By Dr Laura Markham
“Between stimulus and response, there is a space. In that space lies our freedom and power to choose our response. In our response lies our growth and freedom.” — Victor Frankl
Did she scream “I hate you!” and slam the door? Did he throw a toy at your head? Did she throw a fit in the restaurant? Did he hit his little sister? It’s hard to feel love for our kids when we feel attacked or publicly shamed or worried about keeping one of our children safe. So we lose it.
We know we love them, even in those tough moments. But if you ask the child, he or she certainly doesn’t feel loved. “Of course!” we might say. “We WANT her to know how mad we are!! She can feel our love later!”
But will your rage really teach your child the lesson you want to teach? When kids misbehave, the most effective intervention is setting a clear limit, and then helping the child through the big feelings that are causing him to act out. When we indulge our anger, we’re acting from blame and revenge — and we’re modeling inappropriate behavior for our child.

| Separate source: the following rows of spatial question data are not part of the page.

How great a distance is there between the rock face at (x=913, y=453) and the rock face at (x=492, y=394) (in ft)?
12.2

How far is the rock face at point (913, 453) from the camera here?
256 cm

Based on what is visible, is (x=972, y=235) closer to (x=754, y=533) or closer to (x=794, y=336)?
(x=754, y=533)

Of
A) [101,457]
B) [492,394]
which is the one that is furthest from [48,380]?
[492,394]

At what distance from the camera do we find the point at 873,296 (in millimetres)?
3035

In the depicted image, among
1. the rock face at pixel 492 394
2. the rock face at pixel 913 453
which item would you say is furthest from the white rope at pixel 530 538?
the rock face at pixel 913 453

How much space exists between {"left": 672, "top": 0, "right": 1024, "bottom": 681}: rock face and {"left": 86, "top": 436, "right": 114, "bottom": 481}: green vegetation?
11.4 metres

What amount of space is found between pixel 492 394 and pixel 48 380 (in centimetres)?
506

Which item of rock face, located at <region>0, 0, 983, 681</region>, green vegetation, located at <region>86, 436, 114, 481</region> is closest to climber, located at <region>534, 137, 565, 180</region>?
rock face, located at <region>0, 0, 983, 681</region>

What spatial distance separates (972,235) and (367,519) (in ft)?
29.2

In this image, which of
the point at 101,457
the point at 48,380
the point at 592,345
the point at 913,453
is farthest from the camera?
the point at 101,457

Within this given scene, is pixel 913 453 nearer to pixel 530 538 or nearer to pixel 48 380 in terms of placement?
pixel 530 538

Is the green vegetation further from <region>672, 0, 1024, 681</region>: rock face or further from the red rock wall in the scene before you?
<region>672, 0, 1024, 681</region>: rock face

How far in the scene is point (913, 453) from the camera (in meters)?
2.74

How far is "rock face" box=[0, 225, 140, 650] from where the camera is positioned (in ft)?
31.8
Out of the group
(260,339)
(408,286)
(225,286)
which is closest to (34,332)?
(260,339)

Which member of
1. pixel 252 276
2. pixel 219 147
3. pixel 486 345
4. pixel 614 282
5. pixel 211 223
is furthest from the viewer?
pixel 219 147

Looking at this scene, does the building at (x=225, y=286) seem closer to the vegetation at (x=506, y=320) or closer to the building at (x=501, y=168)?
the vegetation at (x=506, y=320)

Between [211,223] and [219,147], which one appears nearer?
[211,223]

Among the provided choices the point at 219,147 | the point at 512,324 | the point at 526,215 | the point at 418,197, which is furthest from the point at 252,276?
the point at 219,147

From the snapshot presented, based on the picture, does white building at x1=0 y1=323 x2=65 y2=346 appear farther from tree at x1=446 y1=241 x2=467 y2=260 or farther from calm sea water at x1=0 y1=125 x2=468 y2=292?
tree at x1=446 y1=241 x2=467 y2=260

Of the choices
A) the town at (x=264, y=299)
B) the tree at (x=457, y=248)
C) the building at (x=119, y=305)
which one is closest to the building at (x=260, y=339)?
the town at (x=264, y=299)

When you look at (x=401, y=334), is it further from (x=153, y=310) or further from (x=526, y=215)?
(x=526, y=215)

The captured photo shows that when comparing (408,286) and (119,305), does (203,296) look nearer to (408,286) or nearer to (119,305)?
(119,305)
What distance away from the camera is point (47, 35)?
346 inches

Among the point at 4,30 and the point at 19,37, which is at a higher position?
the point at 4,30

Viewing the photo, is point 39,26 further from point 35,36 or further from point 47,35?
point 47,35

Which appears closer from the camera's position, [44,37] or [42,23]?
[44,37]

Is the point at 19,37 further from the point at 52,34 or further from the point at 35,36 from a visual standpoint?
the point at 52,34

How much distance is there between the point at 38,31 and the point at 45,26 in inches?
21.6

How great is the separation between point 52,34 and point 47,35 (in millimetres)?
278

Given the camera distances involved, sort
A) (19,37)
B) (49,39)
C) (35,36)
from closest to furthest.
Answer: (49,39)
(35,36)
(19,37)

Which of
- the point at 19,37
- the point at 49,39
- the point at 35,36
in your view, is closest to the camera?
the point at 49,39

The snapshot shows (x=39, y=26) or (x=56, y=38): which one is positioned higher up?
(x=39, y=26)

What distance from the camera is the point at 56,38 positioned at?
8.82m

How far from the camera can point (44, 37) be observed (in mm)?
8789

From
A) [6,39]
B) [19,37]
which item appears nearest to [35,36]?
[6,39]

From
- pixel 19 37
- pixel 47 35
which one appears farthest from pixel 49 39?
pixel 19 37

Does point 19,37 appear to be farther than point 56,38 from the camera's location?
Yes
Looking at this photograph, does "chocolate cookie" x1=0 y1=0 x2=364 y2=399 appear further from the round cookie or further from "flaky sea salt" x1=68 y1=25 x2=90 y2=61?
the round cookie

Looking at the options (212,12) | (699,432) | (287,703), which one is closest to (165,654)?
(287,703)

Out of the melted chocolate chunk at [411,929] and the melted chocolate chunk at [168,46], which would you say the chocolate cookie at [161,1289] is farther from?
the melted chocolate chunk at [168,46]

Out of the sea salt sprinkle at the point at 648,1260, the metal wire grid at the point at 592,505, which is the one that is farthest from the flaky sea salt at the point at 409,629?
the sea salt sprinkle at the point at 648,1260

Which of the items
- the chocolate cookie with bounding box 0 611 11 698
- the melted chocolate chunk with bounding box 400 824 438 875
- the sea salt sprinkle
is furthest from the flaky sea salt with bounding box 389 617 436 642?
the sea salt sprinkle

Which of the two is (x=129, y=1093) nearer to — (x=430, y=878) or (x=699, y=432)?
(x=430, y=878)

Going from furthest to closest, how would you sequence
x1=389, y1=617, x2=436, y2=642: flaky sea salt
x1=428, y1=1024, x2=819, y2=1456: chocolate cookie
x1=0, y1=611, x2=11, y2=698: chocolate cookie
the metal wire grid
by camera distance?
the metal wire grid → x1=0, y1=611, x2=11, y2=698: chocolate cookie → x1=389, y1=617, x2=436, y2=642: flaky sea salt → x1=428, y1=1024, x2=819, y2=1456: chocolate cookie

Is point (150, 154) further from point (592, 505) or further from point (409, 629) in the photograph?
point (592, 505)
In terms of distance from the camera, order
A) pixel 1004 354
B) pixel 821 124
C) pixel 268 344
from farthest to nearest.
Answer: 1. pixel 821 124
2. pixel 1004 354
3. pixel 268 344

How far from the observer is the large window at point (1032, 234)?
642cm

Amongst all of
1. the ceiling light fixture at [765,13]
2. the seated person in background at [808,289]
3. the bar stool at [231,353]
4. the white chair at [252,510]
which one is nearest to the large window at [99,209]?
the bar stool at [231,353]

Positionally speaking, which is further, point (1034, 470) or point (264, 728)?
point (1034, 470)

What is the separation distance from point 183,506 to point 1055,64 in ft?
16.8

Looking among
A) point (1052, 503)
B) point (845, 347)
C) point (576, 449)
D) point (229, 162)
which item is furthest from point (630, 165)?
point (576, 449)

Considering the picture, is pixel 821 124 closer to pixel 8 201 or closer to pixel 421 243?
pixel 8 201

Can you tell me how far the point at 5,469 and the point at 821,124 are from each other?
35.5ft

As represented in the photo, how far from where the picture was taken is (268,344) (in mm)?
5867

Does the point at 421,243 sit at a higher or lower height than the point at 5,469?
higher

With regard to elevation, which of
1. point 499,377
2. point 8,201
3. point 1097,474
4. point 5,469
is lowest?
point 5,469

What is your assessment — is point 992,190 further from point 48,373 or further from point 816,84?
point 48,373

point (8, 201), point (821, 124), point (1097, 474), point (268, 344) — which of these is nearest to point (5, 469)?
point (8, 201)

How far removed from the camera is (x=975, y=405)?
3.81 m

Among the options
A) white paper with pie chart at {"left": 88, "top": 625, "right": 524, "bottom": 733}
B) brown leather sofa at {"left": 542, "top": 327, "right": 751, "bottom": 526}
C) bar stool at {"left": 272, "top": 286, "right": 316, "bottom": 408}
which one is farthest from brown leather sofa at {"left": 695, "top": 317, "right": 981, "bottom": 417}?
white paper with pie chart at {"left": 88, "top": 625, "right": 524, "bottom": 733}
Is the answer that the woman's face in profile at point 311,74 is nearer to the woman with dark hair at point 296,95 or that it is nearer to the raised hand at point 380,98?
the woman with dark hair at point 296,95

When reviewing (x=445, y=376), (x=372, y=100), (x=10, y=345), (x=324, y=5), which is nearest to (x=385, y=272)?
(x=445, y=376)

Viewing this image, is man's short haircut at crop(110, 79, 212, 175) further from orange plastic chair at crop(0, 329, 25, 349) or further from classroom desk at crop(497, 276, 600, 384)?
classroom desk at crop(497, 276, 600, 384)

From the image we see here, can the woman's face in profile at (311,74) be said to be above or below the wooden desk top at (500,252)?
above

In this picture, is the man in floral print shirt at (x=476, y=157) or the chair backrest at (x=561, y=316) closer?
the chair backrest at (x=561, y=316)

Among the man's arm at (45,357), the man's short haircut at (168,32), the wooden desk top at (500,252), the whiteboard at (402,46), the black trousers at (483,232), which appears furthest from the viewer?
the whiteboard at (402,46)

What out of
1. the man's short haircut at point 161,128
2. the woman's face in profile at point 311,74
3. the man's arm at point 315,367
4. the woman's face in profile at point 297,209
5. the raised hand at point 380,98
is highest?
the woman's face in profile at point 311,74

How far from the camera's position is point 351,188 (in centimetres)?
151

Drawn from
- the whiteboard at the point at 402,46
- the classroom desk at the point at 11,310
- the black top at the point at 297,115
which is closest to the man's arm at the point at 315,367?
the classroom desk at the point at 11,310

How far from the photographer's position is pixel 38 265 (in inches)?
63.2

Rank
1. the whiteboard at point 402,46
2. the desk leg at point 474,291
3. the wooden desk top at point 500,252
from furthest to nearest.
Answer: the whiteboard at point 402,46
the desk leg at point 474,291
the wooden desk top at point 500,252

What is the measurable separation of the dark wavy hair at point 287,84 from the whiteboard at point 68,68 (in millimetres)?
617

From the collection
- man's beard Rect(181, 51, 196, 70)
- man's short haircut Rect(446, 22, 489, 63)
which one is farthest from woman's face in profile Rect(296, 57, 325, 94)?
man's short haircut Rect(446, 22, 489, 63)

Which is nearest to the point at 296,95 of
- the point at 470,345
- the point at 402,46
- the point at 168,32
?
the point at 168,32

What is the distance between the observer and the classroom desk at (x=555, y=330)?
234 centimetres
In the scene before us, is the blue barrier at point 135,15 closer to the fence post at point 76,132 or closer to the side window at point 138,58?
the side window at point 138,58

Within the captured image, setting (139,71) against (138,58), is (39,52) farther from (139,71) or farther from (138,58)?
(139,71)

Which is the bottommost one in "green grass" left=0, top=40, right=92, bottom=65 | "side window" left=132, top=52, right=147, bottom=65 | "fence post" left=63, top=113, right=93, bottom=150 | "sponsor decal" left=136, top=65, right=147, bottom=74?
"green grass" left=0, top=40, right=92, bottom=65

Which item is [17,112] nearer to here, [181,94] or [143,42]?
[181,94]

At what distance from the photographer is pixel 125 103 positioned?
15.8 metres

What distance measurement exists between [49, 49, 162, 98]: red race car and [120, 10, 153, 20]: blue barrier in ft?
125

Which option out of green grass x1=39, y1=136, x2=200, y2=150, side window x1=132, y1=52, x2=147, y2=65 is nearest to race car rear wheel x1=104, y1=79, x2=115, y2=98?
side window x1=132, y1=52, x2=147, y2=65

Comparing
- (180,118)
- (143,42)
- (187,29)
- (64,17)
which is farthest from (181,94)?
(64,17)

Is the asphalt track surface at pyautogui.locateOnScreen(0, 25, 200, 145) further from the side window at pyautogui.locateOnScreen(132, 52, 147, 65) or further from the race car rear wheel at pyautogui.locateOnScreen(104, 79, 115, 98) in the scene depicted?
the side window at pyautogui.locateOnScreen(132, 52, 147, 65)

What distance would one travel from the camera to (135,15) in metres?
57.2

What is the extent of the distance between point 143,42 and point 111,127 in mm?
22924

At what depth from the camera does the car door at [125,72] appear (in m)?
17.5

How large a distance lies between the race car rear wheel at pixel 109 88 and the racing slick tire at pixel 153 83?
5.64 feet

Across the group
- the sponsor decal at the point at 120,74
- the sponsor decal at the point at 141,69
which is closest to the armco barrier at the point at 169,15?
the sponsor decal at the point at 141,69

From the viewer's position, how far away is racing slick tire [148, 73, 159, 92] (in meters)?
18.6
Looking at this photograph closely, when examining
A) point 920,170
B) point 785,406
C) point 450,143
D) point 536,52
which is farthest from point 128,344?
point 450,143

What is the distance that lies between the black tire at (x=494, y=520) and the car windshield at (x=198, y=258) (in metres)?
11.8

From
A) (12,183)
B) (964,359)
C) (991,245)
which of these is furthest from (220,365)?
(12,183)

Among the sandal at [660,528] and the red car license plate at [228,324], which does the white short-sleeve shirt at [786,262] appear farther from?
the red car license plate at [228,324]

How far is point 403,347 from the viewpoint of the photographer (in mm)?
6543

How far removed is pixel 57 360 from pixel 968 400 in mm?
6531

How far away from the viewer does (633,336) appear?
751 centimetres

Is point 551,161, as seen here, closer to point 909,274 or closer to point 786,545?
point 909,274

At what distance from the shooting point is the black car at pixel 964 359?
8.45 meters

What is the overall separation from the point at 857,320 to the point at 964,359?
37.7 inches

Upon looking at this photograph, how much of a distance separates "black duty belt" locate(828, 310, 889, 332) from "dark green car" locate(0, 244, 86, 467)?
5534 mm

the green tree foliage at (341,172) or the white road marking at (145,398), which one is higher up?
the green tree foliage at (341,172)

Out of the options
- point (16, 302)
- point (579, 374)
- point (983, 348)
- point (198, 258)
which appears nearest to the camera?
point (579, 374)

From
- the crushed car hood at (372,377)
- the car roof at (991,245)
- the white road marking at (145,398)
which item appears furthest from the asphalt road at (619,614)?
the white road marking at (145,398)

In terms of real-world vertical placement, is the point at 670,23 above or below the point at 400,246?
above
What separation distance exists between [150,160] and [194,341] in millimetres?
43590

Later, we often justify or minimize our anger. But our rage has a profound effect on children. At the best, they assume they’re bad people who can never be good enough. At worst, you’d be amazed how many young children secretly fear we’ll send them to jail or trade them in on a new kid. And anger always erodes your relationship with your child and increases their anxiety. All of this makes children behave worse, not better.
I know, you never actually stop loving your child, even when she acts like a monster and you can’t stand being with her another minute. But unfortunately, the love you feel isn’t the most important factor in your child’s emotional development.
The most important factor is whether your child feels loved, unconditionally. That means she feels loved exactly as she is. Even when she’s acting like a monster!
Why? Because your child knows you love him when he’s being sweet, generous, and obedient. He’s not so sure you love him when he’s feeling angry, or jealous, or greedy. When he acts like a monster, he’s afraid he IS a monster.
Healing our ability to love unconditionally means that we commit to parenting from love, not anger, no matter what. Of course, that doesn’t mean that you won’t get angry at your child. And we all know we don’t feel very loving at those moments.
Loving unconditionally when you’re furious isn’t easy. In fact, it’s such heavy lifting of the heart that it builds real love muscle. But nothing changes your child’s behavior quite as quickly.
The key is to enlarge that space between your child’s stimulus and your reaction, so that you have the freedom to choose a response that heals. Then you’ll be able to show up as a real teacher for your child, and help her process her upset constructively.
Love looks for solutions, not blame. Here’s how.
1. When you’re angry, shift your attention away from your child and concentrate on calming yourself.
Instead of unloading your anger on this small person entrusted to your care and guidance, train yourself to take a deep breath and take a few minutes to calm yourself.
Forget about teaching your child lessons unless you’re in a state of love and can teach lovingly. A teachable moment is always when both people are receptive and positive.